The viability test showed (Figure 16) that the cells in the samples with PLGA and composites were generally comparable to the control sample. Cells in pure HA samples show low viability. Despite the fact that pure HA has pronounced cytotoxic properties, the addition of PLGA can significantly reduce the surface energy and improve the viability of cells.

The values of the viability correlate well with the value of the surface energy of materials and the concentration of acid–base centers in the pKa region of 6.4 and 6.9; this effect may indicate that it is these surface properties that are most important for these composites. These properties are determined by the phase composition of the initial HA ceramics and the nature of the PLGA distribution over its surface.

4. Conclusions

The conditions for obtaining porous hydroxyapatite frameworks with the participation of NaCl as a pore-forming agent were found (700 °C is the sintering temperature, the amount of NaCl is 10–50 wt.%). It is shown that the amount of pore former NaCl affects not only the porosity, but also the elemental composition of the surface and the ratio of phases in the samples. It was found that at a content of 25 wt.% NaCl, the main phase is nonstoichiometric hydroxyapatite with the composition Ca₁₀(PO₄)_5.55(HPO₄)_0.45(O_0.53(OH)_1.39), (CSR 60 nm) with a ratio (Ca/P) = 1.49 on the surface characteristic of natural bone, and at other contents of the pore former NaCl, the main phase is stoichiometric Ca₁₀(PO₄)₆(OH)₂ with CSR parameters = 43 nm and (Ca/P) = 1.52 for a sample with 10 wt.% NaCl and CSR = 30 nm, (Ca/P) = 1.50 for material with 50 wt.% NaCl.

[Items listed in a dataset]
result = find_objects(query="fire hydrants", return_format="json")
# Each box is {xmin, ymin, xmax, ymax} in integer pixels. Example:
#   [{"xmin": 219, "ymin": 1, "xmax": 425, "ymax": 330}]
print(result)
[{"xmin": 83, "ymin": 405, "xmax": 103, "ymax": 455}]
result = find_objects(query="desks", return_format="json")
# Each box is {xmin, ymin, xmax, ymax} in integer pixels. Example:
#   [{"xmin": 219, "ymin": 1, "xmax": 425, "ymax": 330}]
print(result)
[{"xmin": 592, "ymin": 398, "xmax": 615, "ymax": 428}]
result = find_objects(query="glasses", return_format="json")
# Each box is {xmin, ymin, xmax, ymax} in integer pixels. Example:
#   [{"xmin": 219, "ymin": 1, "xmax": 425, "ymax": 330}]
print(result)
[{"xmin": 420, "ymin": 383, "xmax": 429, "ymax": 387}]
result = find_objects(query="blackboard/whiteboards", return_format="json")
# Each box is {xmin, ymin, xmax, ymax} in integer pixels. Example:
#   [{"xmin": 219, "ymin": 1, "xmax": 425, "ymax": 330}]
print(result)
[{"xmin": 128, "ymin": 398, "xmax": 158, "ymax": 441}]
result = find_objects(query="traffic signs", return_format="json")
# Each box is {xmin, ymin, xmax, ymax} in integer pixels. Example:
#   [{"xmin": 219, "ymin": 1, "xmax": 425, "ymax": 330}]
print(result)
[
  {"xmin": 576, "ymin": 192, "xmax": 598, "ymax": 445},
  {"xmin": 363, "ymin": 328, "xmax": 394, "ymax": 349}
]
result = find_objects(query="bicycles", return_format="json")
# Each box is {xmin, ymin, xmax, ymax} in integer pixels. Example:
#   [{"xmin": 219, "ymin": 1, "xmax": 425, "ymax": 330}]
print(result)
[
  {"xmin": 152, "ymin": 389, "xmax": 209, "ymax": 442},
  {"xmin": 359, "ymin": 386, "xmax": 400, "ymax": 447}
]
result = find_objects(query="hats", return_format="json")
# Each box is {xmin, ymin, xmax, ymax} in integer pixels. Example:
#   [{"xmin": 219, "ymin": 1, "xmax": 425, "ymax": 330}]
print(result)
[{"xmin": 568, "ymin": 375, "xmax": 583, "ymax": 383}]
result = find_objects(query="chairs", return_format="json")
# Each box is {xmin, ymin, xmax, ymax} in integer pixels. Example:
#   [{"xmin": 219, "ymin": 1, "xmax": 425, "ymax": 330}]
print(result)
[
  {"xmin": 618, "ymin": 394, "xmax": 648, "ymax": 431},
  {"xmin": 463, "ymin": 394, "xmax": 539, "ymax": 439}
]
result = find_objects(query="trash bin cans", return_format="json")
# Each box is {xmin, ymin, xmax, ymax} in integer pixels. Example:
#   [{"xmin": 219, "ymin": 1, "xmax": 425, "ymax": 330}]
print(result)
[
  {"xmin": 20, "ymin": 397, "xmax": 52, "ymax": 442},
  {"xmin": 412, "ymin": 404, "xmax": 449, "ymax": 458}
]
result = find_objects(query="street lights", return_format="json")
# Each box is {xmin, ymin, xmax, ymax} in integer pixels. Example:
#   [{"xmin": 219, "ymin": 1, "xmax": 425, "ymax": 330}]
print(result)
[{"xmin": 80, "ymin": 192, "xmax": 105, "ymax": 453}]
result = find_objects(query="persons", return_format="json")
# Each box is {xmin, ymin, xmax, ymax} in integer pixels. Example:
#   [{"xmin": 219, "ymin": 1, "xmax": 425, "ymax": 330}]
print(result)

Requirement: Carry on the text about porous hydroxyapatite and PLGA composites, starting after its final sentence.

Solved exercise:
Composite materials were obtained in the ratio HA:PLGA 95:5 (HA (90)-PLGA), 93:7 (HA (75)-PLGA), 83:17 HA (50)-PLGA. It was found that at a PLGA concentration of 0, 1 g/mL and ultrasonic exposure, the maximum affinity between HA and PLGA is possible. The amount and localization of the polymer component, the elemental composition and surface energy of the composite samples are recovered by the structural characteristics of the HA frame: the size of the pore space, the phase and elemental composition of the surface. The mass of the applied PLGA is determined by the open porosity of the HA frame, and the maximum value is characteristic of the HA frame (50). With an increase in the amount of the polymer component, a decrease in the open porosity of the composite material relative to the initial HA-framework (35–48 vol.% to 32–37 vol.%) and a decrease in the diffusion coefficient (0.66 m²/s for HA (90)-PLGA and 1.5 m²/s for HA (50)-PLGA).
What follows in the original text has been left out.